In the opening credits to “Tusk,” the always-reassuring tag “Based on actual events” flashes on the screen. I come to find out that the “actual event” was just an hour-long podcast conversation Kevin Smith had where he and a friend hypothesized what might happen if a creepy Canadian man offered up a room in his middle-of-nowhere mansion, free of charge. The result? When Wallace (Justin Long), a Los Angeles podcaster, has a big story in Canada that turns out to be a bust, he scrambles to find an interesting story in Manitoba. What he finds is a handicapped man, Howard Howe (Michael Parks), who just wants to share his incredible life story. But instead, things go terribly wrong…in a “Saw” meets “Human Centipede” sort of way. When Wallace doesn’t return, his coworker Teddy (Haley Joel Osment) and girlfriend (Genesis Rodriguez) team up to search for him based on the thin clues they have of his possible where-aboots.

Tusk Movie (5)

It turns out that Justin Long excels at tragic terror more than he does at comedy, at least this time around. When Wallace is in the height of his peril, Long begins to shine. Before that, he spends most of his screen time laughing at his own sophomoric jokes. I wasn’t laughing along. Haley Joel Osment, in his first major screen role in over a decade, is now regrettably baby-faced, overweight, shaggy, and lousy at acting – but at overacting, he’s a pro. Osment’s Teddy is a ridiculously predictable and stale character, and Smith doesn’t seem to care. Quentin Tarantino regular Michael Parks is the only saving grace in this scrap heap of a movie. He gives it his f*cked-up all.

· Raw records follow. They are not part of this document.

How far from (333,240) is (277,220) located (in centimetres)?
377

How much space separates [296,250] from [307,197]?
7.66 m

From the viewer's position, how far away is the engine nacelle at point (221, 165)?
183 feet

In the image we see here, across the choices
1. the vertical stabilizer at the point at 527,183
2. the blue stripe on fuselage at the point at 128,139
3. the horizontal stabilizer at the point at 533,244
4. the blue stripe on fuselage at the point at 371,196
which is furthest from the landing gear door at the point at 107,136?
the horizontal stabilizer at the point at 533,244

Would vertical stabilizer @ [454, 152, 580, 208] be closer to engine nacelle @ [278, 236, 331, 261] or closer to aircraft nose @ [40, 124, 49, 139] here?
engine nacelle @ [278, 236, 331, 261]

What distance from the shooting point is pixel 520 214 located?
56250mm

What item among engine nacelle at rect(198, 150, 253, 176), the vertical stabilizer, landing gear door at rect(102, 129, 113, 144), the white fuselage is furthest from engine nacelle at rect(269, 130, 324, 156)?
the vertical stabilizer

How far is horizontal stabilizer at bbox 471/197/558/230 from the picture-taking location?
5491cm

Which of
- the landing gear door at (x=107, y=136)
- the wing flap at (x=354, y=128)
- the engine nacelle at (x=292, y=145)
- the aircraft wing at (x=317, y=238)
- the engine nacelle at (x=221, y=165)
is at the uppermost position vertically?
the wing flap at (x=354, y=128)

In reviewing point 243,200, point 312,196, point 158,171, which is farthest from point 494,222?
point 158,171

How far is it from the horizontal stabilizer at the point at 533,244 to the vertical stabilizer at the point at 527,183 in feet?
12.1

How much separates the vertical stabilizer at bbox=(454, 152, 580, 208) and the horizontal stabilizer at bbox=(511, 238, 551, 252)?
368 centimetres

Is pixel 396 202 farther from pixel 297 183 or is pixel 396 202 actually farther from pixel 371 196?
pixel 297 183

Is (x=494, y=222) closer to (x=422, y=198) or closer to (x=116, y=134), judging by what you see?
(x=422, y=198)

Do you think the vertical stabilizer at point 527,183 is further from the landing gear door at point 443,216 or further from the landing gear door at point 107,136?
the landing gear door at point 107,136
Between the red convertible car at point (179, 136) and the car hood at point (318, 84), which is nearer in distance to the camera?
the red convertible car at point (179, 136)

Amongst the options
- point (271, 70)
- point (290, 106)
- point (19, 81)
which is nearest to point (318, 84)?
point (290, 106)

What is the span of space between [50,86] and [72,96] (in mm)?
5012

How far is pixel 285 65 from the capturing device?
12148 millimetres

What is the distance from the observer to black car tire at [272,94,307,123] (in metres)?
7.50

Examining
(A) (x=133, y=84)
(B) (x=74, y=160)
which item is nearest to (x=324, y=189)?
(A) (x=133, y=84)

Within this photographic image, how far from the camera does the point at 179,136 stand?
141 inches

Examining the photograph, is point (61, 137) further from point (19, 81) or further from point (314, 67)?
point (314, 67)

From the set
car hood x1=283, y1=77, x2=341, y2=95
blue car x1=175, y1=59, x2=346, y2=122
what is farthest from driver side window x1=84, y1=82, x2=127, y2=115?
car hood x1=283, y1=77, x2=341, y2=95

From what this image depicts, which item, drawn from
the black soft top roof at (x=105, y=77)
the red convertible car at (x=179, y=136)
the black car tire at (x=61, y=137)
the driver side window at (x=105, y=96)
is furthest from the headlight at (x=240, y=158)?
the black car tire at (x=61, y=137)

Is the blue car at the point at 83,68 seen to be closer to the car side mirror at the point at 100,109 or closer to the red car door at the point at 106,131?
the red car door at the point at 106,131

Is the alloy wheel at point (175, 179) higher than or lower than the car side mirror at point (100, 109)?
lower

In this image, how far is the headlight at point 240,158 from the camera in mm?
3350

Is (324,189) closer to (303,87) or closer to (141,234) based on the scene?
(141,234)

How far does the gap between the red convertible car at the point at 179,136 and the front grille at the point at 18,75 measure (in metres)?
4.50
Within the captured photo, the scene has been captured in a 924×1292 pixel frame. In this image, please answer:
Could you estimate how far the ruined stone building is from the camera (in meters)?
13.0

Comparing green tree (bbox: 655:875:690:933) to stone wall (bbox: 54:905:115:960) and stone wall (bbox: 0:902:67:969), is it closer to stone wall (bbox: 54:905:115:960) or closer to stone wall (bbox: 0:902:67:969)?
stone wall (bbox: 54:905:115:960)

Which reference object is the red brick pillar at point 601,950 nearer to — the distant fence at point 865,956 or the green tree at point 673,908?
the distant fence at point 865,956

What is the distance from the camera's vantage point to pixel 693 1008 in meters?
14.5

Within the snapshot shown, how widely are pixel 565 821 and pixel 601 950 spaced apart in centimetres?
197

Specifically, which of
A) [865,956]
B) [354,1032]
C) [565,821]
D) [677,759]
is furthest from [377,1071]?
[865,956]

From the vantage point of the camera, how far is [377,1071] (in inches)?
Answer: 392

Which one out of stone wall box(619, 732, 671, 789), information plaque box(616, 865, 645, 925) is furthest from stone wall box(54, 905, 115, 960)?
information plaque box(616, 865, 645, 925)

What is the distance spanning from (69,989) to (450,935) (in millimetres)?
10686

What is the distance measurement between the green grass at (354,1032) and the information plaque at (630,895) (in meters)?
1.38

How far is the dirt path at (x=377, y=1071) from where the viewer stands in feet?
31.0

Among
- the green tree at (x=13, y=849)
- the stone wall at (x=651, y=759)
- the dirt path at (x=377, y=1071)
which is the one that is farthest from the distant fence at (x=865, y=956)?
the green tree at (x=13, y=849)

It’s hard to describe just how vile and messed up “Tusk” is. It took my appetite a few hours to return to normal. I actually had to put dinner on hold. “Tusk” is at times really, really gross. At times, it’s so slow and pointless it’s like pulling teeth. Could it turn into a cult classic? It’s certainly the stuff filthy cult classics are made of. Will I be seeing the rest of this apparent “True North” trilogy? Definitely not.

4 thoughts on “‘Tusk’: Kevin Smith’s sick flick might make you hurl

  1. Wait. . .wait. There’s supposed to be more of this shit? Yeah, I think I’ll pass as well Logan. Your review I agree with 100%. This thing was just gross and boring at best.